Ashkenaz, meanwhile, gets around half of its funding from Canadian government foundations that support the arts, says Ashkenaz development director Ed Segalowitz. The other half comes mainly from private donors and the public.
The financial support Ashkenaz receives allows much of its programming, both during the festival and through the year, to be presented free.
The Yellow Ticket tells the story of a young Jewish woman, Lea (played by Polish actor Pola Negri), who dreams of becoming a doctor. However, she has a “yellow ticket,” held by Jewish citizens as a symbol for their lack of status. In the film, Lea has to assume a false identity so that she can study at a major university.
“[The festival is] probably the best place for non-Jews to get a sense of what Jewish culture is about and understand Jewish people,” Segalowitz says. “Many in our community relate to Jewish culturally more than religiously. That cultural window is a really important way of being able to assert that you’re a Jew.”
Even with the cuts south of the border, Stein is convinced Ashkenaz will keep on going. However, he says the FJC’s end is “alarming,” as it could signal the arrival of cuts in the near future.
As Ashkenaz moves further into York Region, thanks to a grant from the Trillium Foundation, the arts organization will need even more funding.
In New York, the FJC is still operating at some level. Its board is now searching for other organizations to adopt and steward their current programs.

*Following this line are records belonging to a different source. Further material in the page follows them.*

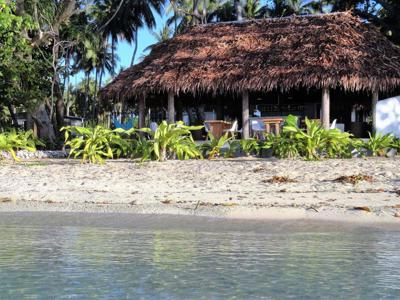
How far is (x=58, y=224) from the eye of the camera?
19.0ft

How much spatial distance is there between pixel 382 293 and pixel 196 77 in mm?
11671

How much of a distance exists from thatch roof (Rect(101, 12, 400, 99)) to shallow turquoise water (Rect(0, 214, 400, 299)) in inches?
333

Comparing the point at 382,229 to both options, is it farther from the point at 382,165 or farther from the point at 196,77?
the point at 196,77

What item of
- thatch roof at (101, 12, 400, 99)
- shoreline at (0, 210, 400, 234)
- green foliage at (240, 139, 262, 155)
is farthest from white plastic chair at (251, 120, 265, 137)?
shoreline at (0, 210, 400, 234)

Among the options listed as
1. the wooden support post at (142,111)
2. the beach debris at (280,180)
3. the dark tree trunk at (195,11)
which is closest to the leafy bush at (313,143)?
the beach debris at (280,180)

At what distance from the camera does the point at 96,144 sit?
1174 centimetres

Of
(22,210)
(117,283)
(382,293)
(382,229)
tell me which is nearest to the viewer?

The FJC did not just provide money to a wide variety of Jews, from filmmakers to musicians, but helped to nurture these artists, Svigals says. Among the recent projects the FJC helped to support included the Israeli, Oscar-nominated war drama Waltz with Bashir.
“[The FJC] was so positive and collaborative… it’s very sad that it’s closing,” Svigals tells The CJN. “Respect for the arts in the culture at large has been declining, which is a very bad sign for a civilization. It’s something that needs to be reversed.”